==== Data for processing ====

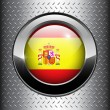 Royalty-Free Stock Vector Image: Flag of Spain button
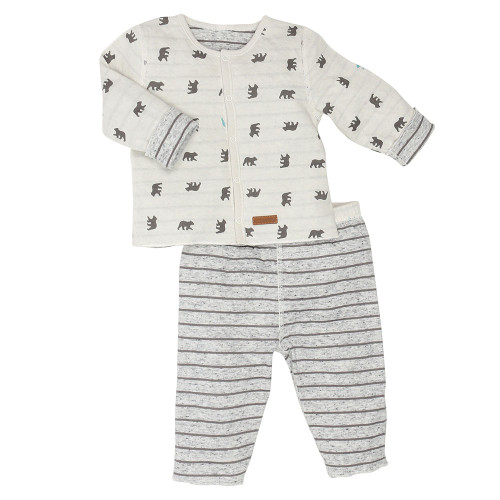 Robeez Reversible Shirt and Pants Set - Front
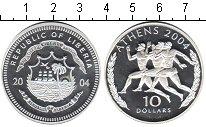 Изображение Монеты Либерия 10 долларов 2004 Серебро Proof- Олимпиада в Афинах 2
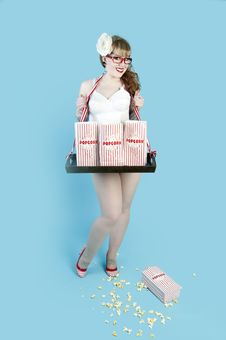 Free Popcorn Girl Stock Photography - 23829642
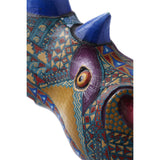 Sueño Real / Woodcarving Alebrije Mexican Folk Art Sculpture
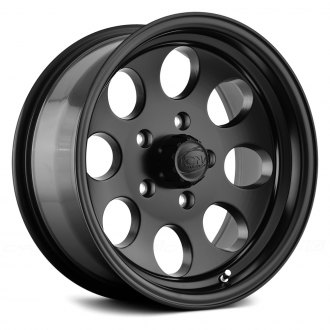 ION ALLOY® - 171 Matte Black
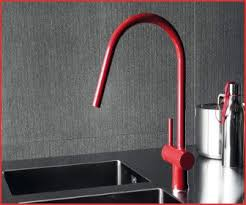 colored kitchen faucets bone colored kitchen faucets buy colored kitchen faucets chrome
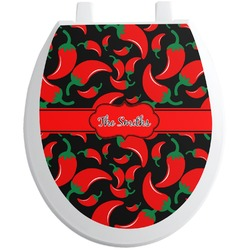 Chili Peppers Toilet Seat Decal (Personalized)
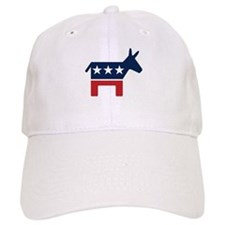 Donkey - Democrat Baseball Cap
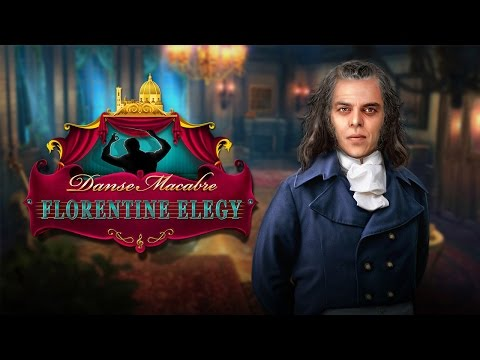 Danse Macabre: Florentine Elegy > iPad, iPhone, Android, Mac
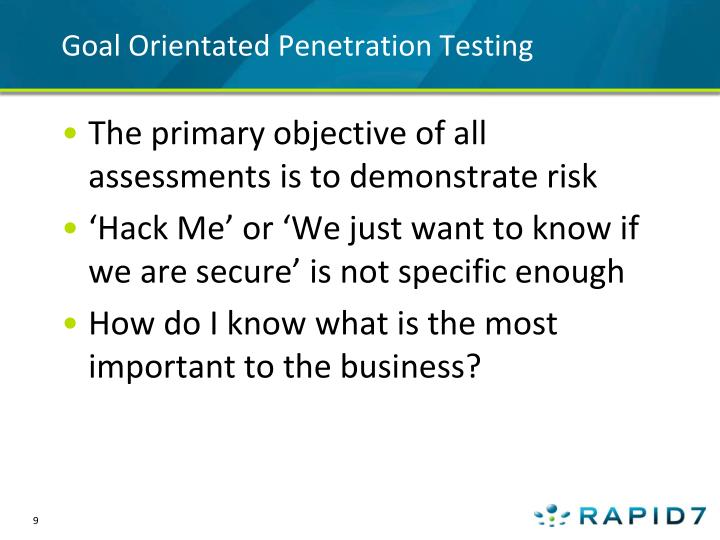 Goal Orientated Penetration Testing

====

Aim of the task ▸
Leaving the pictures aside, copy exactly and only the lines from the one holding "Sueño Real /" through the final line of the data, both ends kept.

Solved problem ▸
 Sueño Real / Woodcarving Alebrije Mexican Folk Art Sculpture
 ION ALLOY® - 171 Matte Black
 colored kitchen faucets bone colored kitchen faucets buy colored kitchen faucets chrome
 Chili Peppers Toilet Seat Decal (Personalized)
 Donkey - Democrat Baseball Cap
 Danse Macabre: Florentine Elegy > iPad, iPhone, Android, Mac
 Goal Orientated Penetration Testing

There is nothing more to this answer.